## Text provided
<<<<

IMO, we have never lost the ability to create vibrant neighbourhoods, but the fact that many new developments don't produce them is the result of overzoning and overregulation that favours rigid, single-owner corporate-led development, and centralized top-down planning models/institutions resistant to change (we are still prioritizing vehicular traffic models in new neighbourhoods and developments). Simultaneously, the fear of change (in part caused by disastrous urban renewal) has resulted in underdeveloped neighbourhoods (i.e. the Danforth) being frozen out of fear that their 'character' could be lost, denying them their ability to evolve, while 'incompatible' uses (i.e. the Matador) that give neighbourhoods their vibrance are stymied by NIMBYism.

When the polikatoikias (the term simply means condominium) were spreading across Athens in the 1950s, they did so in a city with urgent housing needs and little money to spend. At the time, people were flooding to Athens from the provinces — a trans-European phenomenon made more intense in Greece by the civil war that finally ended in 1949, which provoked many to flee a partly devastated countryside. New Athenians needed homes fast, but the state lacked the funds and will to construct public housing, and banks were offering few loans.
To solve this conundrum, Greeks created their own funding system called antiparochi, in which developers saved themselves the cost of buying land by giving landowners a share of the constructed units when they were completed. “The best translation of the term is probably ‘flats for land,’ or as some people say, ‘quid pro quo,’” says Panos Dragonas, an architect and professor at Greece’s University of Patras. “The system saw landowners hand over their property, and in return get, say, two to five apartments back in the completed building to live in, or rent or sell. It was a bottom-up system of housing development not created by any law change by the government, though the state did offer motives for construction by granting tax breaks.”

>>>>

[Saved entries]
<<<<

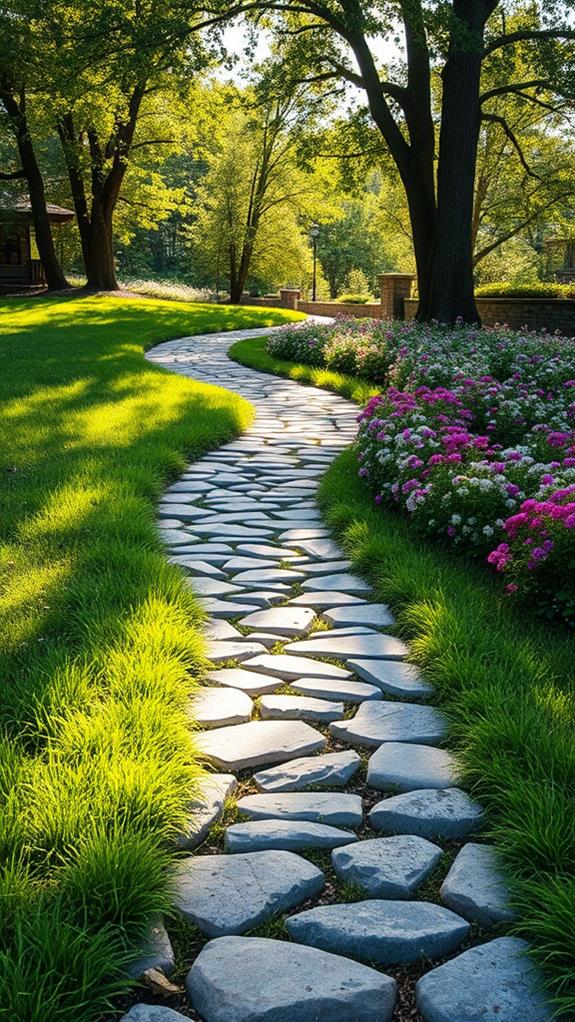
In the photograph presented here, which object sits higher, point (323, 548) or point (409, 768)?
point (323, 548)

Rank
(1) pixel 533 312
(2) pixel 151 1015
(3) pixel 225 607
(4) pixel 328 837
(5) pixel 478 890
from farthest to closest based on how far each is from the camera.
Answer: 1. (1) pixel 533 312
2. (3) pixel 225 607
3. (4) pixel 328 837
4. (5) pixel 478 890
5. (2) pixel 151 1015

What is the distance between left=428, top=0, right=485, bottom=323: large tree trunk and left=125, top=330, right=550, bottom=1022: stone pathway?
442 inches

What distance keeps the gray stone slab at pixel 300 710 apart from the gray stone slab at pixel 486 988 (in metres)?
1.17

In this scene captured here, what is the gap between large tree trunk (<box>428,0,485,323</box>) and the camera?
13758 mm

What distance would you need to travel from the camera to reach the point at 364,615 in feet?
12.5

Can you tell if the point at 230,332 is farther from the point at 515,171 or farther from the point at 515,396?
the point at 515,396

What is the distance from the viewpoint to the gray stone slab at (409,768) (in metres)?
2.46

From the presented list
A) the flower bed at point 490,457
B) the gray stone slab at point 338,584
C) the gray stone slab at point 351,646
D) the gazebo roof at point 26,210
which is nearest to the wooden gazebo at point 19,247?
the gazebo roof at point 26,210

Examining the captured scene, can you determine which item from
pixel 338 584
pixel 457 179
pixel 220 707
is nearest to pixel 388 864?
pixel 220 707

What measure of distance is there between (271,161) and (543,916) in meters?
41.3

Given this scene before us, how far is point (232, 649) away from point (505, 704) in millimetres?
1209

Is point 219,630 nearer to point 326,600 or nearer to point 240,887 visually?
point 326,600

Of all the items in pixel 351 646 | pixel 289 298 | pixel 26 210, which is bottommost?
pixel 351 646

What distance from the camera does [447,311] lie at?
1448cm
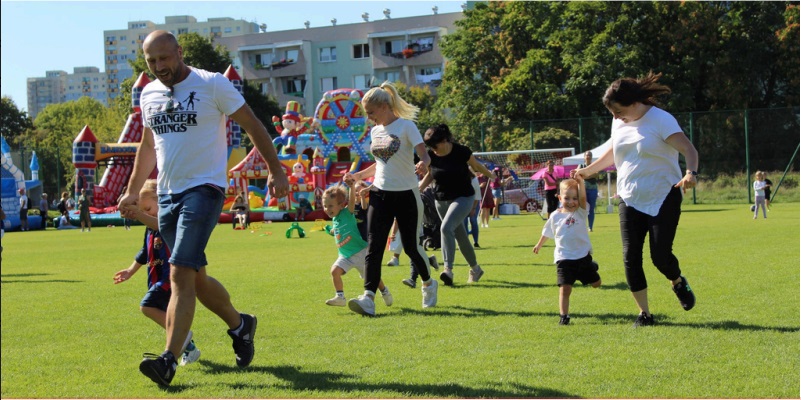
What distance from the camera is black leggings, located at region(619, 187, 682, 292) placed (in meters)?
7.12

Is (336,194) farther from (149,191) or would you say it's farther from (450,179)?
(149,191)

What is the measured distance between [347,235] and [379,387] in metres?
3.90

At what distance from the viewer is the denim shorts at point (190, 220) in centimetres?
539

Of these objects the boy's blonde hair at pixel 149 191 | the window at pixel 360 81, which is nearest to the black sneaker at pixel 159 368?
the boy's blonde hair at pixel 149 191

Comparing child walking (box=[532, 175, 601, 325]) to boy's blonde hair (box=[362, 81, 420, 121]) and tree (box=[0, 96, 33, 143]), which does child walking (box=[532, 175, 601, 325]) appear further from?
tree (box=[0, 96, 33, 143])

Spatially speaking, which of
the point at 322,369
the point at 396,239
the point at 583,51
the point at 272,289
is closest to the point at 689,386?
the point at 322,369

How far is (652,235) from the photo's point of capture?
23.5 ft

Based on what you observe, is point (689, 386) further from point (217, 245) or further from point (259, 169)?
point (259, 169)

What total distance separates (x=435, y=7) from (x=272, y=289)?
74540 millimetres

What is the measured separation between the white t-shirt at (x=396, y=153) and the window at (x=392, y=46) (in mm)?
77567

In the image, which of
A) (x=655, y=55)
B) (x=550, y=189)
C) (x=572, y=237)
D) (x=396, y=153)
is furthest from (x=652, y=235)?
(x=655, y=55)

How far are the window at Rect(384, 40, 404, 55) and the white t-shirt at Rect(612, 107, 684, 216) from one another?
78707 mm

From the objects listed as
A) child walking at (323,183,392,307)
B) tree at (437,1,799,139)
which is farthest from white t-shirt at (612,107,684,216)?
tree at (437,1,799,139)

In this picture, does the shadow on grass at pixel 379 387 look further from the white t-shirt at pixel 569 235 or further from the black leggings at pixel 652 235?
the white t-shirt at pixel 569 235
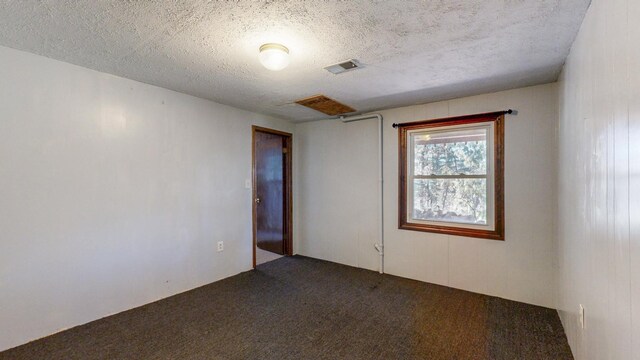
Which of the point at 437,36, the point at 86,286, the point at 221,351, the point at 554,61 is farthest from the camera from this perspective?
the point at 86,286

>>>>

## Task objective
Could you carry on the passage about Athens's polikatoikias from its last sentence? The entries have no connection to the passage about Athens's polikatoikias.

## Reply to the exercise
Despite the fast construction — usually to a civil engineer’s design rather than an architect’s — the generally family-sized apartments (i.e. 2-3 bedrooms) were often pleasant places to live. With deep, often wrap-around balconies that were frequently large enough to fit a full-sized dinner table and a wall of plants, the apartments had communal central heating (still a novelty across Europe in the 1950s), spacious common areas and surprisingly solid construction.

The state contributed little or no cash to these buildings, but it did place limits on some aspects of their design. It ensured, for example, that any polikatoikia rising above six floors was set back in tiers from that floor upwards. This created a characteristic Athenian roof-scape, in which little ziggurats of penthouse-style flats, with broad wrap-around terraces, could be found topping many buildings, even in less wealthy areas.
The resulting variety of apartments within the same building ensured a good deal of social mixing. “There were wealthier people on the upper floors,” says Dragonas, “people who had just arrived from the countryside further down and poor students in the basement. That sort of vertical stratification inside a five-story building helped Athens to avoid horizontal stratification — there weren’t really neighborhoods that were only rich or only poor. And the polikatoikias in the richest and the poorest areas were more or less the same building.”
Not that these buildings were exclusively residential. The municipality of Athens only practiced zoning for heavy industry, leaving people free to set up shop in a polikatoikia. Even today, these buildings are often hives of activity, mixing offices, medical practices and even the odd workshop among homes. According to Dragonas, this was “a cancellation of all the problems of modern urban planning, just by mistake. No one had thought about it, but the result was a fantastic mix of uses within a small-scale building. That’s why the streets of Athens have a wonderful level of life all day, all night and all week.”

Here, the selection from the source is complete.